Условия заданий:
a - Сколько лет, по словам Анастасии Ивановны в тексте «Три старушки», она была отрезана от мира?
b - Выпишите из текста «Три старушки» фрагмент между словами «Расскажу только о» и «по хорошей литературе.», включая их самих.

Исходный отрывок:
######

Самое читаемое в номере

Три Старушки

A A A

«Улица Московская» предлагает вниманию читателей главку из цикла Михаила Вайнера «Старые записи», ранее не публиковавшуюся. Автор прислал цикл Валентину Мануйлову в декабре 2014 г.

vayner2

Михаил Вайнер. Фото из архива Алфертьевой Татьяны.

ТРИ СТАРУШКИ
Мне нужно было посидеть где-нибудь и спокойно поработать месяц. Путевок в Переделкино в Литфонде не было, мне предложили Голицыно. Друзья отсоветовали: в Голицыно не езжай, там одни беззубые старухи, им готовят жеваную пищу, подохнешь с голода и от скуки.
Выбора у меня не было, и я поехал в Голицыно, а это почти час на электричке.
Пища в столовой действительно была протертая, невкусная, все время хотелось есть, и через неделю мне стал мерещиться «кровавый бифштекс», и, не выдержав, я помчался в Москву, но в ресторане ЦДЛ чуть не завыл от досады. В столице проходил какой-то важный съезд с представителями зарубежных стран, и все мясо пошло им на прокорм. Так и не поев «кровавого бифштекса», вернулся я в Голицыно.
И «беззубых» старушек было много – но каких!
Расскажу только о трех.
Сестра Марины Цветаевой, Анастасия Ивановна, маленькая, сухонькая, всегда в темном, ходила быстро-быстро, прибегала в столовую поесть и так же быстро убегала. За большим столом она сидела напротив меня. Ей уже, наверное, лет под сто.
В эти дни много говорили о повести, опубликованной в «Новом мире», и я спросил Анастасию Ивановну, что она о ней думает.
– Мне читать, что пишут сегодня, некогда. Я семнадцать лет была отрезана от мира, книг не видела, я должна успеть прочесть то великое, что упустила за эти годы.
Ее загнали в глухую сибирскую деревню, и она изголодалась по хорошей литературе.
Ее отец, ученый Иван Владимирович Цветаев, профессор Московского университета, основал один из прекраснейших музеев страны – Пушкинский, на Волхонке, был его первым директором. И Анастасия Ивановна хорошо помнит их квартиру в том доме, а когда вернулась из ссылки, ей дали в Москве комнатку в коммуналке. Она и за это благодарна.
Здесь в ее комнате весь стол уставлен склянками и коробочками с лекарствами. Наверное, в них черпает она жизненную энергию. Глядя на этот умопомрачительный стол, я спросил, описала ли она то, что ей пришлось пережить.
– Нет. У меня свой крест, и я ношу его покорно.
– Кое-кто старается свой сбросить.

######

Предоставленные материалы:

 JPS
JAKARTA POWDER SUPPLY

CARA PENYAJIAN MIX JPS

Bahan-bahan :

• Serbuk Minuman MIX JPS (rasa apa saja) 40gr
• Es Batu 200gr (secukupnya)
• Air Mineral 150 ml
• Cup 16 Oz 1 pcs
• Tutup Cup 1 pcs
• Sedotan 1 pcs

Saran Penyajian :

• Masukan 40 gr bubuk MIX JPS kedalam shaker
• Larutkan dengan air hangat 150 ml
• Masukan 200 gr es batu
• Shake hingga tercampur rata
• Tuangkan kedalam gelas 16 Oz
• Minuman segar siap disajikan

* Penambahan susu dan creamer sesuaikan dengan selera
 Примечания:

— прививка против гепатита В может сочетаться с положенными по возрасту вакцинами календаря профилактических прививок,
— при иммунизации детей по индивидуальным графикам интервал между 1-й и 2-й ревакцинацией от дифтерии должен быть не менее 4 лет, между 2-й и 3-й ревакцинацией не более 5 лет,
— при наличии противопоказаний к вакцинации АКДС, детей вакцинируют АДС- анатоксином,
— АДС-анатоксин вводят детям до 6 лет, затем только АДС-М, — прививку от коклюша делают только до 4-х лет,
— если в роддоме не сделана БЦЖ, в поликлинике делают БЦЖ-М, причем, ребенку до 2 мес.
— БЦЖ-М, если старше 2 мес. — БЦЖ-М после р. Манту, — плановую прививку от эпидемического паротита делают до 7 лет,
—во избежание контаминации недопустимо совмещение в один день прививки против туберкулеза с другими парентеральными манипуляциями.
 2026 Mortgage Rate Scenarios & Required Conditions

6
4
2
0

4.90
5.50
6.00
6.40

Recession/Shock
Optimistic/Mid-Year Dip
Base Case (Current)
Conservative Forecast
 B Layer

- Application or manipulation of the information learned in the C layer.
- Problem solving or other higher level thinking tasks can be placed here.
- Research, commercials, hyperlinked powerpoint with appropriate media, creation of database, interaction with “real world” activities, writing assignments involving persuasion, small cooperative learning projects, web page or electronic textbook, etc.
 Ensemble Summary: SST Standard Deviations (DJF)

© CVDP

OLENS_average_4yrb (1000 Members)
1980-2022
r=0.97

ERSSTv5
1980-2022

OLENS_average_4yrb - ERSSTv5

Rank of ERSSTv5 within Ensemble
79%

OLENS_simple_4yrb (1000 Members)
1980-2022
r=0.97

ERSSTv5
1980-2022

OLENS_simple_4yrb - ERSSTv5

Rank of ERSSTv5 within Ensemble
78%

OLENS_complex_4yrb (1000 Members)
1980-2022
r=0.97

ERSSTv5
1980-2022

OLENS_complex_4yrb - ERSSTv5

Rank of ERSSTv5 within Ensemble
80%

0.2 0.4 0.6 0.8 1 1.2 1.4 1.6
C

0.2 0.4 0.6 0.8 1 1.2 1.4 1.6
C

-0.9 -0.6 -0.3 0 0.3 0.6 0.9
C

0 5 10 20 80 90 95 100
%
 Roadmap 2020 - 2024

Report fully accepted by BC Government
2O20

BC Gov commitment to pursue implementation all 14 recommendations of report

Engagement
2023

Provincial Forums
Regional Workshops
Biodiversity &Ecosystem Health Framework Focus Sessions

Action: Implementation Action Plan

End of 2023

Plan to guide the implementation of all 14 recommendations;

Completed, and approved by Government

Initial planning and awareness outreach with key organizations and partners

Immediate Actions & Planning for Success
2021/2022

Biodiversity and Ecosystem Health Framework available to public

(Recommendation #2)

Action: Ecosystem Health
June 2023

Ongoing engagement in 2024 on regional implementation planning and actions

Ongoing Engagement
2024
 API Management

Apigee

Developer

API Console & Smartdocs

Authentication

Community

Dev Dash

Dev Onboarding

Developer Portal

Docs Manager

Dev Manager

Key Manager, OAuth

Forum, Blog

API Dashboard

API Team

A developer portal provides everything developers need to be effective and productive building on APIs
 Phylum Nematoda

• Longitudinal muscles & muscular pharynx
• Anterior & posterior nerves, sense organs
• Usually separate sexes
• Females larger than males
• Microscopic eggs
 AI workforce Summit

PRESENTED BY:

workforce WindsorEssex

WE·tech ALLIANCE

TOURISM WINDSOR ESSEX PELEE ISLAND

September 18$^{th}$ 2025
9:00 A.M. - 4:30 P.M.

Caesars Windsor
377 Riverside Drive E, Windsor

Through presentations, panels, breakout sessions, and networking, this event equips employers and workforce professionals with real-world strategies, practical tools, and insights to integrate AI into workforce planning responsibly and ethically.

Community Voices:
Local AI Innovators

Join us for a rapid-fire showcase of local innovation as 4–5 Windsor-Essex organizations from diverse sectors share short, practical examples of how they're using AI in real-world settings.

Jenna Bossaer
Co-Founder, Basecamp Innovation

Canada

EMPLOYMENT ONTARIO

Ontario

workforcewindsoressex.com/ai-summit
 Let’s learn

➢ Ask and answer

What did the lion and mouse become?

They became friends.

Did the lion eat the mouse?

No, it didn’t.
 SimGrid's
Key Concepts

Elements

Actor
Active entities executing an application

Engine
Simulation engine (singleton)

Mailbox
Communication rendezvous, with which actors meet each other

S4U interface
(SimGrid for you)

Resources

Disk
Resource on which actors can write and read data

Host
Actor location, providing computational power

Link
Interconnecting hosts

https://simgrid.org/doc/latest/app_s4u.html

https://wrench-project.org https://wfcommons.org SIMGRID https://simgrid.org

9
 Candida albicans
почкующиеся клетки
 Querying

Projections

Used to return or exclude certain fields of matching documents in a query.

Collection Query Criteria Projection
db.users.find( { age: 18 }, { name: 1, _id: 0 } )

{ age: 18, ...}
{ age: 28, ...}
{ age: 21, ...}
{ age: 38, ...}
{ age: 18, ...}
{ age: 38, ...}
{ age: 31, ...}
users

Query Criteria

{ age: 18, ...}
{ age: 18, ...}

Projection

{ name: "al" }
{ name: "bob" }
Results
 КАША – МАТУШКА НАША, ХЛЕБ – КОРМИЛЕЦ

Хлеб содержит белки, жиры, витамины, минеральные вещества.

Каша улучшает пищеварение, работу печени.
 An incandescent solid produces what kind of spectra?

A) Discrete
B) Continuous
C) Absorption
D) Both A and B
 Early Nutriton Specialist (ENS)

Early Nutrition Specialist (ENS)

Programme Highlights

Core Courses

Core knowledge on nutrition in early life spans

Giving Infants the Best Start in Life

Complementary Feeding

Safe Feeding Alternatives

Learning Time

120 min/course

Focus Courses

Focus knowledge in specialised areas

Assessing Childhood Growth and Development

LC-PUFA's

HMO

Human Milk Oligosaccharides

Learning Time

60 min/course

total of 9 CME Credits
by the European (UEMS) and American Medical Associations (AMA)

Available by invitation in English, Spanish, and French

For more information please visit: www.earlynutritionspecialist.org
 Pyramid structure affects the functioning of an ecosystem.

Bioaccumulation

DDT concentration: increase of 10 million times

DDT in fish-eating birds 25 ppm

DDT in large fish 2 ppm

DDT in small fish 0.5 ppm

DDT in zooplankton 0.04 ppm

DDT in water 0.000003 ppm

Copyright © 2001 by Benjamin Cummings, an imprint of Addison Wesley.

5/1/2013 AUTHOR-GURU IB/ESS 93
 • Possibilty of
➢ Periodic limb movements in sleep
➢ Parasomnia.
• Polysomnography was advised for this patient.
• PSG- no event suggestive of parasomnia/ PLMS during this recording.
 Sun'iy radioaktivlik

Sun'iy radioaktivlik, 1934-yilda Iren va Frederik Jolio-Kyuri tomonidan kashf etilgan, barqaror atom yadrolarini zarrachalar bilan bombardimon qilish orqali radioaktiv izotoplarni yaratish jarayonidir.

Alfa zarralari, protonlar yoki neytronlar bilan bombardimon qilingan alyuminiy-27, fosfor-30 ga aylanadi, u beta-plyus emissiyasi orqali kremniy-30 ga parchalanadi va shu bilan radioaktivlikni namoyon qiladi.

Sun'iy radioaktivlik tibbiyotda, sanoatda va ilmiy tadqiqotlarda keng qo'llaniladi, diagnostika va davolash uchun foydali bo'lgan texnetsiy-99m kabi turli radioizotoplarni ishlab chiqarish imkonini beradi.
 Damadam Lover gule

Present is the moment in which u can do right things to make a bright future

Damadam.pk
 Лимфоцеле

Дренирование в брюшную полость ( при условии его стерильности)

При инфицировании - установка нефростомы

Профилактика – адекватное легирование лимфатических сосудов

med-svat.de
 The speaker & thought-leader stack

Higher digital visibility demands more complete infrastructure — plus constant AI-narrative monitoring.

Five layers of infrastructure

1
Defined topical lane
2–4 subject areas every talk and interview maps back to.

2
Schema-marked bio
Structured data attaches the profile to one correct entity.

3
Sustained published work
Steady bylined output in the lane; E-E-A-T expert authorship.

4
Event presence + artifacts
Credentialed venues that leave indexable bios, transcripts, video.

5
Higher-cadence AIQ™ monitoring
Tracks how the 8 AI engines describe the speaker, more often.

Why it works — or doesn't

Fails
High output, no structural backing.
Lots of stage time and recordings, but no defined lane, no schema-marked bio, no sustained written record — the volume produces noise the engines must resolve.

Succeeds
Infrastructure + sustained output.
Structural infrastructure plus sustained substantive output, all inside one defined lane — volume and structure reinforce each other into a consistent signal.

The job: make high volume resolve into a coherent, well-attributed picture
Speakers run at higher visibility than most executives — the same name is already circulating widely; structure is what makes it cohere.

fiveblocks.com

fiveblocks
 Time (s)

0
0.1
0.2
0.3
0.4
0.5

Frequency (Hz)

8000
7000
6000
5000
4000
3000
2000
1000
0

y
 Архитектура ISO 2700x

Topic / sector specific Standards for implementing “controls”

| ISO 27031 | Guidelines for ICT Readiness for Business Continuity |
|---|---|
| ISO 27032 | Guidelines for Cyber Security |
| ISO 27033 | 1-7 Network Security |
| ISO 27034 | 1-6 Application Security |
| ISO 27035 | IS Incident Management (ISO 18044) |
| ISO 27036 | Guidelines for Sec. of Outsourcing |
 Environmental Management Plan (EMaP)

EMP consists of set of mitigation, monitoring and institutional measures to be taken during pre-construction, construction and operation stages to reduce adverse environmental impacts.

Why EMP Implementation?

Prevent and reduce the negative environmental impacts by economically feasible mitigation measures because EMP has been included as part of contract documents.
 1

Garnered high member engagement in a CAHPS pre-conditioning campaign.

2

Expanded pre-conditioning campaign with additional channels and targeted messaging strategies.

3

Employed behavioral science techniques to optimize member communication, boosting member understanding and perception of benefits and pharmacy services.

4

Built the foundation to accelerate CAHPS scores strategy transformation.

######

Ответы к заданиям:
a - Семнадцать лет.

b -
Расскажу только о трех.
Сестра Марины Цветаевой, Анастасия Ивановна, маленькая, сухонькая, всегда в темном, ходила быстро-быстро, прибегала в столовую поесть и так же быстро убегала. За большим столом она сидела напротив меня. Ей уже, наверное, лет под сто.
В эти дни много говорили о повести, опубликованной в «Новом мире», и я спросил Анастасию Ивановну, что она о ней думает.
– Мне читать, что пишут сегодня, некогда. Я семнадцать лет была отрезана от мира, книг не видела, я должна успеть прочесть то великое, что упустила за эти годы.
Ее загнали в глухую сибирскую деревню, и она изголодалась по хорошей литературе.